* [The tasks]
1 - Copy out the stretch from "We shouldn’t forget" through "similarly to Kirill’s." in the interview on Russian theater censorship.
2 - According to the interview on Russian theater censorship, how many times did the Theatr.doc in Moscow have to change venues?

* [Source extract]
Officially, censorship doesn’t exist these days, and in principle, every artist is allowed to do what he or she wants. There is no cultural advisory committee that must approve a piece. Instead, ideological censorship was replaced by financial. Russian legislation forces artists to contravene the law if they want to create art and achieve something with it. Each theater director in Russia breaks the law – some to smaller and some to larger extents. We already mentioned that Kirill is a workaholic – and the more productions you premiere each season, the more often you can find yourself in conflict with the law. Usually, the people in power then decide which theater must undergo a financial audit. They always claim that it is only a financial issue and that the theater’s cultural policy doesn’t matter. This kind of censorship is much worse than the one in the Soviet era. During the Soviet years, an artist risked the premiere of his piece. But today, every artist in Russia knows that behind him is a managing director in charge of financing, someone who signs the contracts. This managing director approaches the artist, saying, “You know, I’ve got children, I’ve got a family. If you want to stage this particular piece, my children will be without a father.”
You asked which artist might be the next to be attacked. Presumably no one, because the case of Serebrennikov switched on self-censorship so effectively that there’s no need for further governmental action.
Moreover, independent sponsors can succumb to pressure too, like at the Gogol Center – and, if a theater is indeed independent, it faces other difficulties. The Theatr.doc in Moscow, for example, had to change venues three times. But we’re not just talking about the financial pressure imposed by the government; we’re noticing how a governmental ideology reshapes. In 2012, the document “Principles of Cultural Policy” was released, and its principles are taught at conservatories and drama schools.
Among the people surrounding Vladimir Putin, there’s one person who might have been known as an odd villain if he didn’t spread fear: Vladimir Medinsky, the Minister of Culture. Recently, his thesis was accused of being plagiarised. However, since such affairs are managed differently in Russia than in Germany, Medinsky was discharged. We could smile about him, but since 2012 he has tried to create an ideological terrain, in which art and culture are only supported if they advocate for traditional values. Any other artists must finance their work by themselves. Until now, Medinsky’s problem was that he couldn’t find important artists who fit into his philosophy and were ready to support his doctrine. His aggression against those who do not fit into his philosophy is even more intense. Kirill is an exemplary figure in this case.
We shouldn’t forget the Gogol Center’s chief accountant Nina Maslyayeva, its general director Yury Itin, and its former director Alexei Malobrodsky, who were all detained, who have been put under pressure, and whose families suffer similarly to Kirill’s.
But I wanted to return to one remark by Valeriy Pecheykin. You said that you were working and waiting. On whom or on what does your hope for a solution rest?
It might sound trivial, but we have hope for ourselves and on our audience. After the affair with Kirill became public, audience numbers at the Gogol Center have increased. Maybe the people in power will follow their own logic and notice that they rely on the same folks that visit the Gogol Center to maintain their power. Then they might keep their hands off the Gogol Center.

Image and question records:

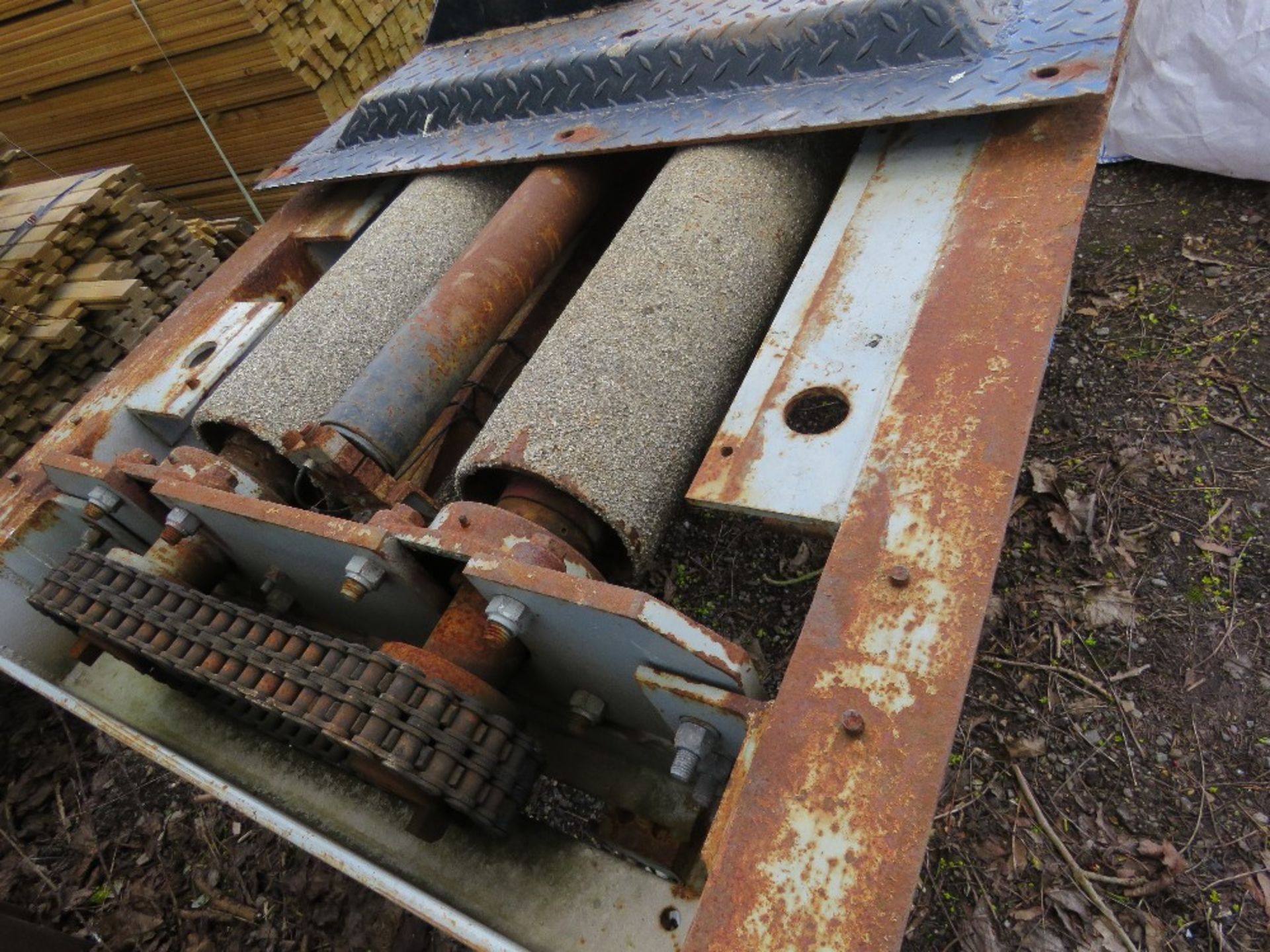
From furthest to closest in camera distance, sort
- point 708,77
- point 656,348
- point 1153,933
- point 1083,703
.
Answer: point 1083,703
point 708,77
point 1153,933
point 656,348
...
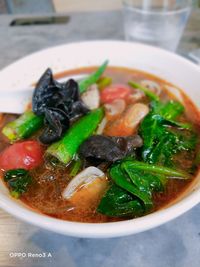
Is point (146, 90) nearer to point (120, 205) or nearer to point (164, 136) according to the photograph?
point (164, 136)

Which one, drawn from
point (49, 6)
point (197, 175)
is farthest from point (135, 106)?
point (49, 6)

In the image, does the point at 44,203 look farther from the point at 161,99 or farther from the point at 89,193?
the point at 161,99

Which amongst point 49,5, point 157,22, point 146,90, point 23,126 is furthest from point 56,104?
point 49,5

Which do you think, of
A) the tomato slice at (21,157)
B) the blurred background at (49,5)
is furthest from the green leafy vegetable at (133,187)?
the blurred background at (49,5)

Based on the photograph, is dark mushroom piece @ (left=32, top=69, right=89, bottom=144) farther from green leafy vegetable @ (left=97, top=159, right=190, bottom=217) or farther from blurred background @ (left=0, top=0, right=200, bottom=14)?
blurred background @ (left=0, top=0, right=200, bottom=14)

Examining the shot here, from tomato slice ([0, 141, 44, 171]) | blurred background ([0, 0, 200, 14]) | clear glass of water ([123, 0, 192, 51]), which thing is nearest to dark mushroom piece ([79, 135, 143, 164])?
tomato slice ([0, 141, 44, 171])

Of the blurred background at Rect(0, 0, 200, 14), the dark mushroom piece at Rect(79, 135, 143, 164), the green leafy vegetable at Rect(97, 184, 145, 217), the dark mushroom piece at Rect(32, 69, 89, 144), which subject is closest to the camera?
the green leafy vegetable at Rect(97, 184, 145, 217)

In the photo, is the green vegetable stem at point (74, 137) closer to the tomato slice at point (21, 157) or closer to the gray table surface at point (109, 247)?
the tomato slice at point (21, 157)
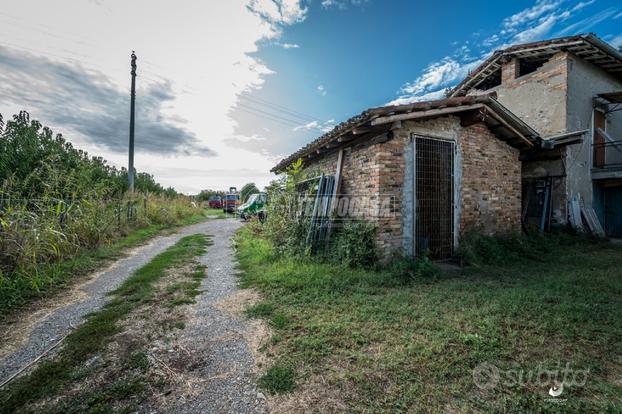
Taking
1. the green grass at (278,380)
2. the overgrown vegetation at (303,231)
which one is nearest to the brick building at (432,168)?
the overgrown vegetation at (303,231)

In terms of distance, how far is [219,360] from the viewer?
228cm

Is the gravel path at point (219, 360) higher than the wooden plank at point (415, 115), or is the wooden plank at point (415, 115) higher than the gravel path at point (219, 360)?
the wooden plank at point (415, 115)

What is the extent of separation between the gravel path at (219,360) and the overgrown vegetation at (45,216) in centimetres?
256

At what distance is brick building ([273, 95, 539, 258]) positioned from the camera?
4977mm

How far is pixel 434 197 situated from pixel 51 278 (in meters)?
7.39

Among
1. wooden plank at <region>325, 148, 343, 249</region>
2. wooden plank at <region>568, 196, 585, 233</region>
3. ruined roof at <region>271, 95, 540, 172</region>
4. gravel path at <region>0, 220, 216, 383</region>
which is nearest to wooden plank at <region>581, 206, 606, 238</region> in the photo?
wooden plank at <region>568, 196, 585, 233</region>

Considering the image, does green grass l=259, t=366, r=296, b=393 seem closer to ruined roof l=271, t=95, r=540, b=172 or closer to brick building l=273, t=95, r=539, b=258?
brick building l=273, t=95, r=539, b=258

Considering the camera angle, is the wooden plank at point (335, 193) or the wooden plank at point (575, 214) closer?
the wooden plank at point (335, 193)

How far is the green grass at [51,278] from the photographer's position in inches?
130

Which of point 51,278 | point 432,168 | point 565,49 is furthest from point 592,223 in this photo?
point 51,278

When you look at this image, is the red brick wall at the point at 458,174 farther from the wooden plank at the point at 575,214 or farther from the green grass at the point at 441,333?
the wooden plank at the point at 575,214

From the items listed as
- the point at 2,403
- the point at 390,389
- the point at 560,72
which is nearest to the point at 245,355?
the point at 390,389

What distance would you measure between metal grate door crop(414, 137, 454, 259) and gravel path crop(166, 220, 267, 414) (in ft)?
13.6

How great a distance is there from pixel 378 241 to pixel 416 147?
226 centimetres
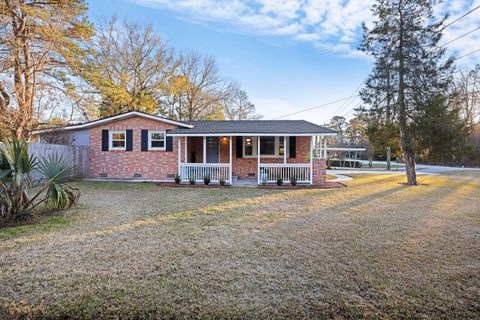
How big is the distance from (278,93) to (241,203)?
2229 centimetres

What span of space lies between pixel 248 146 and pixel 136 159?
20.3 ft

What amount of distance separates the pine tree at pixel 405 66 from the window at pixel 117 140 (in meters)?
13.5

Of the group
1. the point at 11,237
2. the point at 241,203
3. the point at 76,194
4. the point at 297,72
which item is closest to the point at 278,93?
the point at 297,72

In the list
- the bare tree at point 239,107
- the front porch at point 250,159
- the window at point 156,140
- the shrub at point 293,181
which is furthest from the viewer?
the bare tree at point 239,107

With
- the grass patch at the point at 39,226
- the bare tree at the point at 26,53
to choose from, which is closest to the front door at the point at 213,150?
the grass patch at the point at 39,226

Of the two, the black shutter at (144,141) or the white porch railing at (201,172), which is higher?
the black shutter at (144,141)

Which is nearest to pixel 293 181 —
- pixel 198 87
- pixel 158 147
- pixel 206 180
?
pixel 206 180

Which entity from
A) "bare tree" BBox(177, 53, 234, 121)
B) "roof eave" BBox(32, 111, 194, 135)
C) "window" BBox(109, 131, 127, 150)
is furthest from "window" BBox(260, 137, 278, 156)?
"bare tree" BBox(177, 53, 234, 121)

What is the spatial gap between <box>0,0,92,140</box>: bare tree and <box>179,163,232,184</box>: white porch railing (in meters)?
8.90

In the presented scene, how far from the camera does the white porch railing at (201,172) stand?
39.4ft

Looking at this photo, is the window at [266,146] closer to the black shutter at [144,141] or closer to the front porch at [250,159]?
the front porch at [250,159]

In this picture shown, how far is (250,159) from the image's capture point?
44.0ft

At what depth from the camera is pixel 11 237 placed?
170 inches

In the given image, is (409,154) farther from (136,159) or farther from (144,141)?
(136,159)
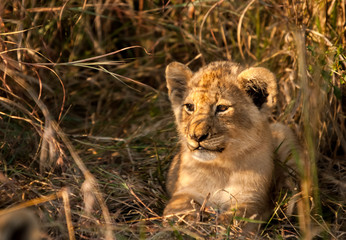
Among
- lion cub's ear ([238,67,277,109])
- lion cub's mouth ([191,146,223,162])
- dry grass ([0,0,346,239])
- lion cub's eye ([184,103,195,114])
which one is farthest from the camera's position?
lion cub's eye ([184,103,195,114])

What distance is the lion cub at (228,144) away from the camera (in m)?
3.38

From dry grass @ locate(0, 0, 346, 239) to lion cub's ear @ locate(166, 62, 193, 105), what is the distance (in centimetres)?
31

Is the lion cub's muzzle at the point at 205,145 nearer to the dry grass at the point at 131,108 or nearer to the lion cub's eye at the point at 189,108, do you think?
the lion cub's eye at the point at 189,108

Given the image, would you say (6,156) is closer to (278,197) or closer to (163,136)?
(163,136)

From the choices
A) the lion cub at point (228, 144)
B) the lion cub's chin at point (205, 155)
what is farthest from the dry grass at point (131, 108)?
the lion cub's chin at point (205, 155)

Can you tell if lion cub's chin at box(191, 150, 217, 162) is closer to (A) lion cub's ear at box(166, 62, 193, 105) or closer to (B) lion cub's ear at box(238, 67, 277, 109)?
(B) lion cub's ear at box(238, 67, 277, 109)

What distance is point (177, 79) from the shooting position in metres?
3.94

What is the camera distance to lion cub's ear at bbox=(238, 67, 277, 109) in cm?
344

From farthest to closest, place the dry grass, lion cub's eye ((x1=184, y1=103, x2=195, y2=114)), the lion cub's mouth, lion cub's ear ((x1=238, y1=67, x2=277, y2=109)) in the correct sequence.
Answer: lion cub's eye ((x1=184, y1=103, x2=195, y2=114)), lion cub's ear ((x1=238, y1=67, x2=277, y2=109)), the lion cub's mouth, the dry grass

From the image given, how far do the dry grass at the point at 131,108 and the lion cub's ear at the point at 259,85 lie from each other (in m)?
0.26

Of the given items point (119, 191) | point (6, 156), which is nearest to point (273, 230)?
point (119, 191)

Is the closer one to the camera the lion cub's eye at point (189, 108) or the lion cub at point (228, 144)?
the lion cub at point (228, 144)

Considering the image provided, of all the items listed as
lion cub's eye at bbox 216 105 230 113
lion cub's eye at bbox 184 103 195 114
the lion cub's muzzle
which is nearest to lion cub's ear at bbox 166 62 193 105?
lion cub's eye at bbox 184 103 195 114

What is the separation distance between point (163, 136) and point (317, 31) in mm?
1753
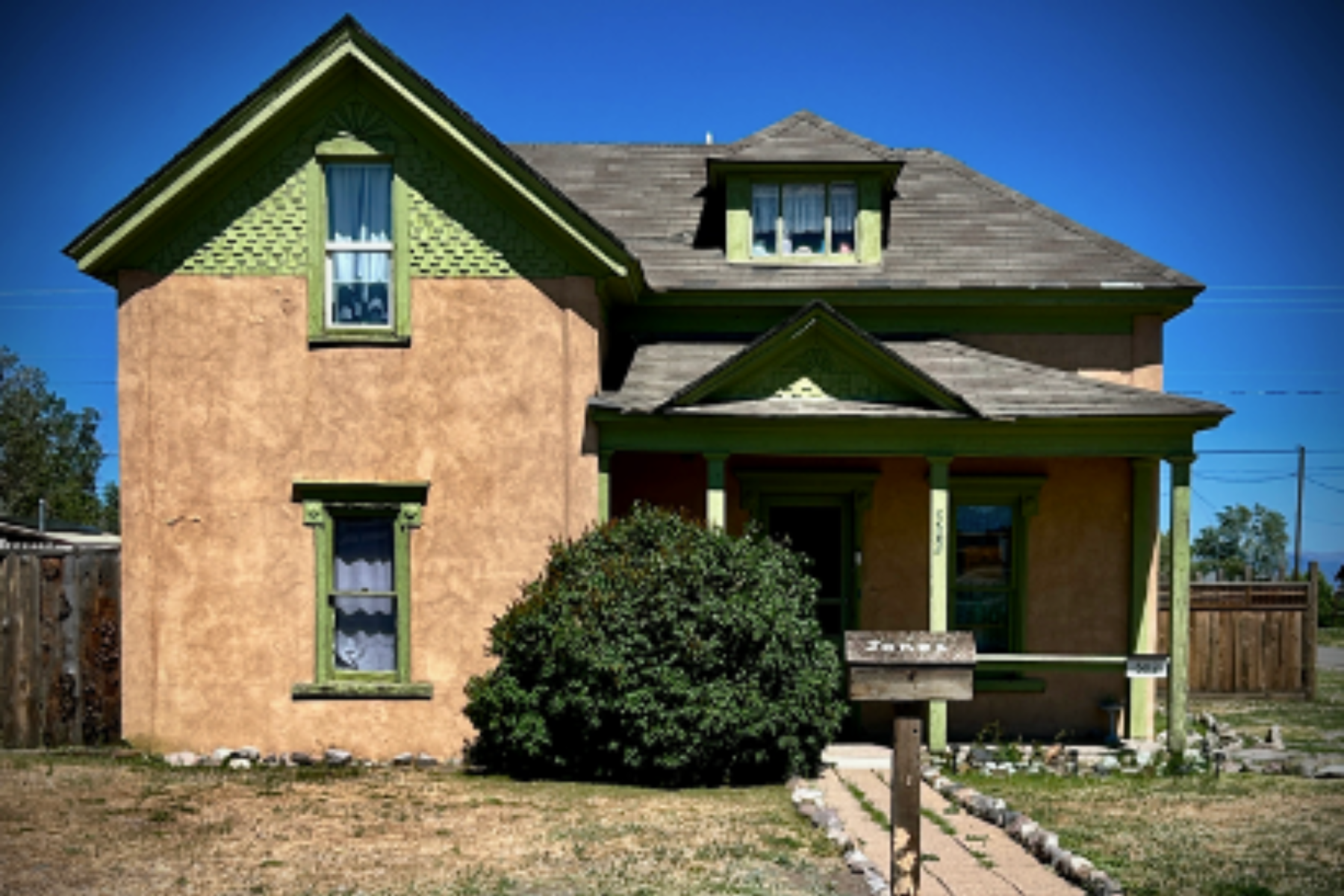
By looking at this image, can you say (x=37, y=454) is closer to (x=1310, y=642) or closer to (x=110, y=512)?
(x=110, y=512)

* [Solutions by task]
1 -
We shouldn’t forget the Gogol Center’s chief accountant Nina Maslyayeva, its general director Yury Itin, and its former director Alexei Malobrodsky, who were all detained, who have been put under pressure, and whose families suffer similarly to Kirill’s.

2 - Three times.